## SHORT PROBLEM
Restate the data exactly as given and keep the pictures out.
** BEGIN SUPPLIED MATERIAL **
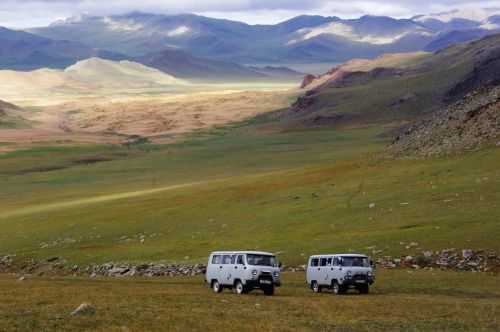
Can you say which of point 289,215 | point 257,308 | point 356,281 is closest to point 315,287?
point 356,281

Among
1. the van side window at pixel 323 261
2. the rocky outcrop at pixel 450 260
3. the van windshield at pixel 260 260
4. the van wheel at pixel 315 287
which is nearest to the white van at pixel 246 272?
the van windshield at pixel 260 260

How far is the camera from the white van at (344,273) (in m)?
44.1

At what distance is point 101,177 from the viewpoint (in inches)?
6476

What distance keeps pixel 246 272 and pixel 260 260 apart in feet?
3.19

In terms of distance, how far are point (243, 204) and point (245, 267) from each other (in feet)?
154

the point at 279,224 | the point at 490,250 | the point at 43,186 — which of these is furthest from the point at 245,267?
the point at 43,186

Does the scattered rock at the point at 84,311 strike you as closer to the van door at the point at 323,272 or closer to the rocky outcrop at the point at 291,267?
the van door at the point at 323,272

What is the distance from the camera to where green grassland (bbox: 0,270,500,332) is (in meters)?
29.7

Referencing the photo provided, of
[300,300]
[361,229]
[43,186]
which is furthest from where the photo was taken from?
[43,186]

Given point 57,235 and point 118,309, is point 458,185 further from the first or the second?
point 118,309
** END SUPPLIED MATERIAL **
## WRITTEN RESPONSE
Can you say which of point 289,215 | point 257,308 | point 356,281 is closest to point 315,287?
point 356,281

Among
1. the van side window at pixel 323 261
2. the rocky outcrop at pixel 450 260
3. the van windshield at pixel 260 260
4. the van wheel at pixel 315 287
which is nearest to the white van at pixel 246 272?
the van windshield at pixel 260 260

How far is the camera from the white van at (344,273) (in m)?
44.1

At what distance is point 101,177 from the viewpoint (in inches)?
6476

What distance keeps pixel 246 272 and pixel 260 260 apart in feet?
3.19

In terms of distance, how far are point (243, 204) and point (245, 267) from each other (in feet)?
154

the point at 279,224 | the point at 490,250 | the point at 43,186 — which of these is furthest from the point at 245,267?
the point at 43,186

Does the scattered rock at the point at 84,311 strike you as closer to the van door at the point at 323,272 or closer to the rocky outcrop at the point at 291,267?
the van door at the point at 323,272

What is the distance from the camera to where green grassland (bbox: 0,270,500,332) is (in meters)?
29.7

Referencing the photo provided, of
[300,300]
[361,229]
[43,186]
which is furthest from where the photo was taken from?
[43,186]

Given point 57,235 and point 118,309, is point 458,185 further from the first or the second?
point 118,309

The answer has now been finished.